Snowdrops flower just after the height of winter, which triggers their growth. In some parts of the country, this will be just after a cold snap, in others it is well after the last flush of frost. For me, they tend to flower right at the start of spring.
Do snowdrops spread?
Snowdrops spread by bulb, and by seed, and create a white flower carpet in lawns, borders, and pots. A single packet of snowdrop bulbs might not seem like much, but five years later, that single packet will have turned from fifteen bulbs into 480 (they reliably double each year).
How many snowdrops should I plant together?
Snowdrops always look better in numbers, so avoid planting them at even spacings, and drop handfuls of about 15 bulbs in one spot. If you’ve just got one packet, it’s more impactful to see them all together for the first few years, and divide them when they have been established.
How deep should snowdrops be planted?
Snowdrops need to be planted at three times their depth, so a small 2cm bulb should be planted with the base sitting 6cm deep (with two bulb heights above it).
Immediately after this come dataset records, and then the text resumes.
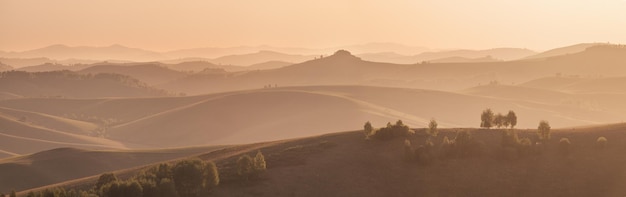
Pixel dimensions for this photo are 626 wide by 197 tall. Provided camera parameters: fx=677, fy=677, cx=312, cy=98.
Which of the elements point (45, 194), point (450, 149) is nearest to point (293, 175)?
point (450, 149)

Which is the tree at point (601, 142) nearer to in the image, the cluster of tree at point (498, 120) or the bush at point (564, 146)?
the bush at point (564, 146)

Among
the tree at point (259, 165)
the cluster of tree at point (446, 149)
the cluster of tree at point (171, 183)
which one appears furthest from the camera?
the cluster of tree at point (446, 149)

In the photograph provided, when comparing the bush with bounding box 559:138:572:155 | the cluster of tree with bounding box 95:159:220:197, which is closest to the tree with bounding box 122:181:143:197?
the cluster of tree with bounding box 95:159:220:197

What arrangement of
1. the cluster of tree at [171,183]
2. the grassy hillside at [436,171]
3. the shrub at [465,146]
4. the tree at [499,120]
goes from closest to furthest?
the cluster of tree at [171,183], the grassy hillside at [436,171], the shrub at [465,146], the tree at [499,120]

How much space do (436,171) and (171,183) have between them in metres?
26.0

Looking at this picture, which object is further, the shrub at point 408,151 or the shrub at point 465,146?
the shrub at point 465,146

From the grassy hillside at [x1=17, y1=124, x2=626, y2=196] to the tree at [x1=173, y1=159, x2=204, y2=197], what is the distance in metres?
2.27

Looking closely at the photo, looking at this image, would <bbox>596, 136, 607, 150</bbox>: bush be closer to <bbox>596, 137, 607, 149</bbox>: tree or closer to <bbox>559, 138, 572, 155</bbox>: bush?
<bbox>596, 137, 607, 149</bbox>: tree

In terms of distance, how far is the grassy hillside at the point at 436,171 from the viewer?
6166cm

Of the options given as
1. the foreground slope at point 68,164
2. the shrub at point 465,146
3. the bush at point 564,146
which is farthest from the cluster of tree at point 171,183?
the foreground slope at point 68,164

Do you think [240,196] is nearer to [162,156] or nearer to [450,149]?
[450,149]

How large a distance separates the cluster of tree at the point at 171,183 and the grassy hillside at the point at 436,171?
189 centimetres

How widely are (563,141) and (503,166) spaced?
8541mm

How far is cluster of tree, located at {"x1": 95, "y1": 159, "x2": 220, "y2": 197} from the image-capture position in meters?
54.6
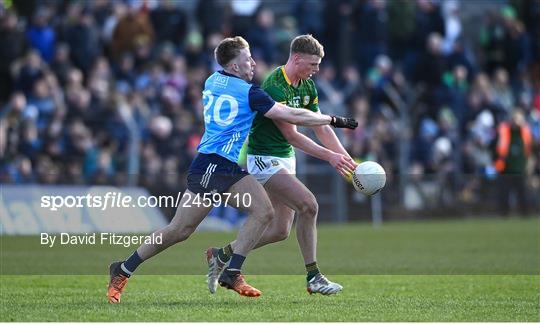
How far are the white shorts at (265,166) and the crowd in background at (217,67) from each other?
10.2 m

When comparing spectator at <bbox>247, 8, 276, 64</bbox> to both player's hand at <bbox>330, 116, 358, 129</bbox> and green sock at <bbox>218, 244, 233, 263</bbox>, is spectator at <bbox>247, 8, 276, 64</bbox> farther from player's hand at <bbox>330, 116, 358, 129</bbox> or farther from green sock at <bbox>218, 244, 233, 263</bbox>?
player's hand at <bbox>330, 116, 358, 129</bbox>

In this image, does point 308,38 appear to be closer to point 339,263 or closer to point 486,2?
point 339,263

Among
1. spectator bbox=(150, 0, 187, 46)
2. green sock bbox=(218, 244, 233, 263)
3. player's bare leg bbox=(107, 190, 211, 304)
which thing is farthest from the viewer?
spectator bbox=(150, 0, 187, 46)

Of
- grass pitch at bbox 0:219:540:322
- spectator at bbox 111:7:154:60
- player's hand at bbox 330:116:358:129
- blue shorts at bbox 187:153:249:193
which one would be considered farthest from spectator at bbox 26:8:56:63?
player's hand at bbox 330:116:358:129

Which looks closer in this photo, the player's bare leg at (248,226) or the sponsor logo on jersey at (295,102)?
the player's bare leg at (248,226)

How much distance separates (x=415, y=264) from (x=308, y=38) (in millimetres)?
5034

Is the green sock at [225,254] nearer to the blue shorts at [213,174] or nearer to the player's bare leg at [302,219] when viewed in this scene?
the player's bare leg at [302,219]

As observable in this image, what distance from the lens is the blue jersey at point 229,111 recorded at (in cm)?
1102

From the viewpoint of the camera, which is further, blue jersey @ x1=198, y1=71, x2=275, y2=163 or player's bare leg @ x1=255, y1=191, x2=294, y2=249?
player's bare leg @ x1=255, y1=191, x2=294, y2=249

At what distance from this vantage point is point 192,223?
10.9m

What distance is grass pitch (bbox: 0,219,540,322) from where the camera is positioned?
33.2 ft

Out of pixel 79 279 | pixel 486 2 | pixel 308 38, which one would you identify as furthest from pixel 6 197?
pixel 486 2

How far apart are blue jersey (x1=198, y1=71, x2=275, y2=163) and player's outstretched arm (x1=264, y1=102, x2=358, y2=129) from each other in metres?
0.08

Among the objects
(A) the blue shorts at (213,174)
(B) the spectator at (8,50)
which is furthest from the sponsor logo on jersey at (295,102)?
(B) the spectator at (8,50)
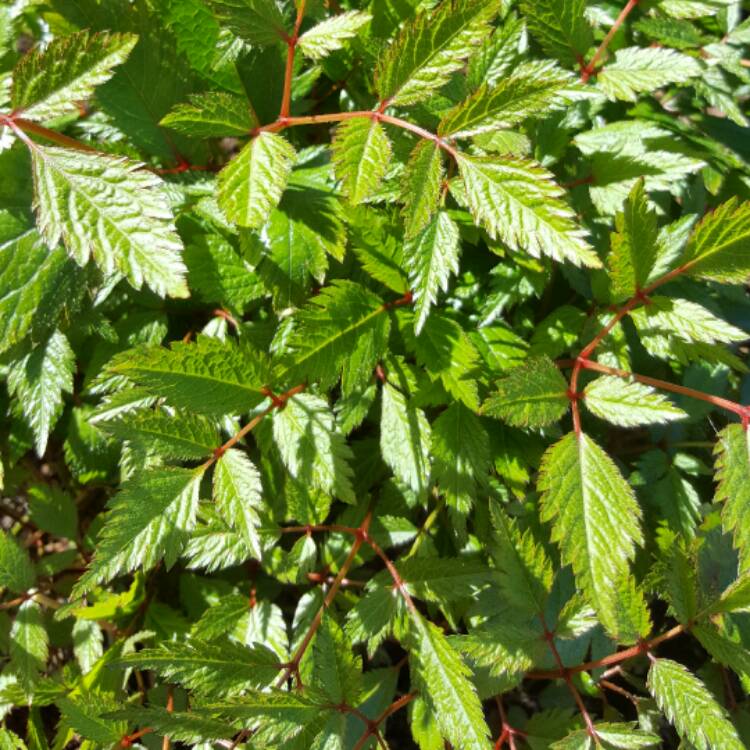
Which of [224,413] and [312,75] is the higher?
[312,75]

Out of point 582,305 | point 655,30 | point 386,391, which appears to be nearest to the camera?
point 386,391

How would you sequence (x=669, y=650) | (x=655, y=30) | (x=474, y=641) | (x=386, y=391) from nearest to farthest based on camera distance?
(x=474, y=641) → (x=386, y=391) → (x=655, y=30) → (x=669, y=650)

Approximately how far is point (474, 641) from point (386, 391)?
1.66 feet

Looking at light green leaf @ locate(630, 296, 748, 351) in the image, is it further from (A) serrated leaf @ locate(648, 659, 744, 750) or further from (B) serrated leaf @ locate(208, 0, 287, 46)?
(B) serrated leaf @ locate(208, 0, 287, 46)

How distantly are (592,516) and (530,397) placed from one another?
217mm

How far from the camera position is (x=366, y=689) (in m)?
1.59

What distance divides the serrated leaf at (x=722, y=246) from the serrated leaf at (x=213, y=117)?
77cm

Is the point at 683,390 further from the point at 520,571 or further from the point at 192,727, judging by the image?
the point at 192,727

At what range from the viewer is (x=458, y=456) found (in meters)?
1.43

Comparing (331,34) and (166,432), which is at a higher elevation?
(331,34)

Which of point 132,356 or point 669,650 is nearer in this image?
point 132,356

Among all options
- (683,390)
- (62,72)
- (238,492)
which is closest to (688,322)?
(683,390)

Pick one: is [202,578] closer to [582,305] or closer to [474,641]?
[474,641]

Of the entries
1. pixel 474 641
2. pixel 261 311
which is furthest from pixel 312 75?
pixel 474 641
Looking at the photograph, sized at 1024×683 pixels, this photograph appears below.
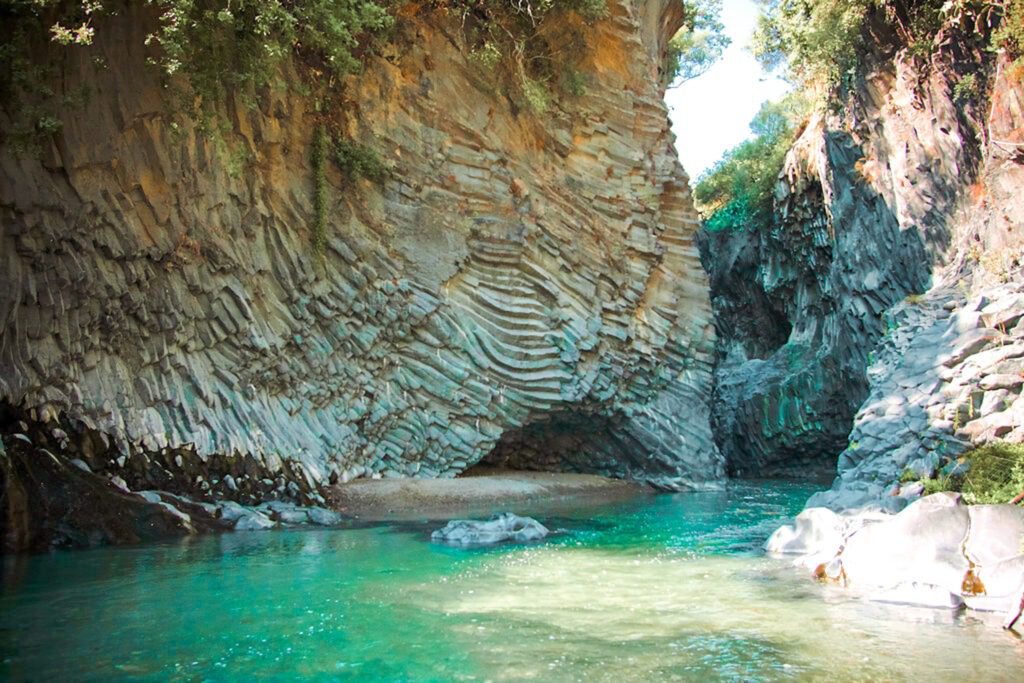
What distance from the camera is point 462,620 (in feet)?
23.1

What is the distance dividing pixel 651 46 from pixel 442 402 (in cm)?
1189

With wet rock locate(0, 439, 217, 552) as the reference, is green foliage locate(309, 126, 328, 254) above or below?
above

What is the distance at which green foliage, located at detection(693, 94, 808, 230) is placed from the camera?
30719 mm

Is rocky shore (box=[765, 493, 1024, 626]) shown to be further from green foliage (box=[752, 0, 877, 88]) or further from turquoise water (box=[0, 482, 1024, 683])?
green foliage (box=[752, 0, 877, 88])

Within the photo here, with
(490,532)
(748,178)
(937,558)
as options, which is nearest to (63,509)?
(490,532)

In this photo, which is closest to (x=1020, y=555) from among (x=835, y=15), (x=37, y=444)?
(x=37, y=444)

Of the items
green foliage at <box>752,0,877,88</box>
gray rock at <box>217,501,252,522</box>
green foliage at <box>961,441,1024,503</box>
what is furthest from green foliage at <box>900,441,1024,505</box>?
green foliage at <box>752,0,877,88</box>

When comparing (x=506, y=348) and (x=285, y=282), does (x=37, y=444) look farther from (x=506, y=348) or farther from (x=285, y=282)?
(x=506, y=348)

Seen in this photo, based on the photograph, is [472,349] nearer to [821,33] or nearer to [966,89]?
[966,89]

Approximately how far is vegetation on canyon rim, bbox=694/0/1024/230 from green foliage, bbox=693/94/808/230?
0.04 metres

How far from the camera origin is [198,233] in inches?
575

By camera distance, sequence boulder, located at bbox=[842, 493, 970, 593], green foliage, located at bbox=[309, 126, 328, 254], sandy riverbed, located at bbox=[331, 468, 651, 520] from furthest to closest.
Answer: green foliage, located at bbox=[309, 126, 328, 254], sandy riverbed, located at bbox=[331, 468, 651, 520], boulder, located at bbox=[842, 493, 970, 593]

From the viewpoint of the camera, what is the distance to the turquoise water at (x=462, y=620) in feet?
18.6

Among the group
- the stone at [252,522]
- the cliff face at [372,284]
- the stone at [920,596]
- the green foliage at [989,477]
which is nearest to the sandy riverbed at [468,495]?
the cliff face at [372,284]
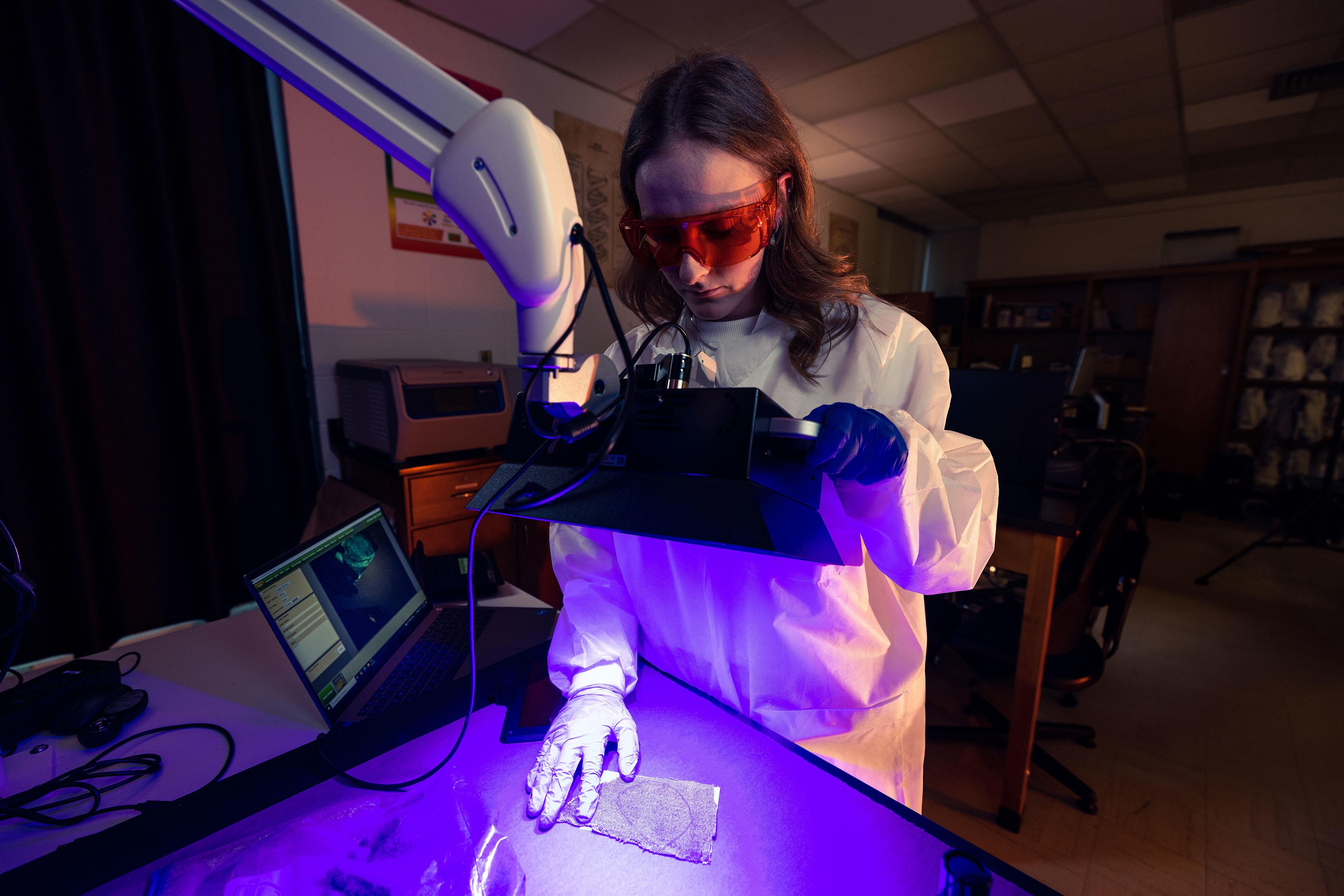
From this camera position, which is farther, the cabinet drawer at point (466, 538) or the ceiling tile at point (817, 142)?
the ceiling tile at point (817, 142)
If you are transplanting snowdrops after flowering in spring or summer, plant them at the same depth they were before to avoid shock.
Do snowdrops flower in their first year?
Snowdrops planted in autumn or early winter will usually flower in their first year, but if planted too late they tend to put up a weak display of leaves, which die back and produce a better display in their second.
Can you plant bluebells and snowdrops together?
Bluebells and snowdrops make beautiful parents, with bluebells flowering slightly later to provide a seamless transition from white carpet to blue, and foliage which gives ground cover until summer.
However, it is important that you plant English bluebells, rather than Spanish bluebells, which will quickly take over and smother the snowdrops.
When should you cut down snowdrops?
Snowdrops should not be cut back. Leave their foliage to die back naturally as the fading foliage is what feeds the bulbs, allowing for natural duplication and stronger flowering next year.
Do you water snowdrops after planting?
As a basic rule of gardening, every plant, no matter how drought tolerant, should be watered immediately after planting. This helps to settle them into the soil as well as triggering root growth, particularly on bulbs that are supplied in ventilated bags as they will desperately be looking for growth triggers.
Wrapping Up Our Snowdrops Growing and Care Guide
I adore snowdrops, in all their forms, from the bolder flowers with 20cm of leaf to the minuscule dwarf types which are barely perceptible unless grown in pots at eye level. They are a beautiful range of flowers to grow, and it's easy to start your own collection.
Obviously for any gardener in the north, and particularly north east of the county, it's not a task for the faint-hearted, but if you are willing to try and fail, and try again, snowdrops are a great reward for hard work.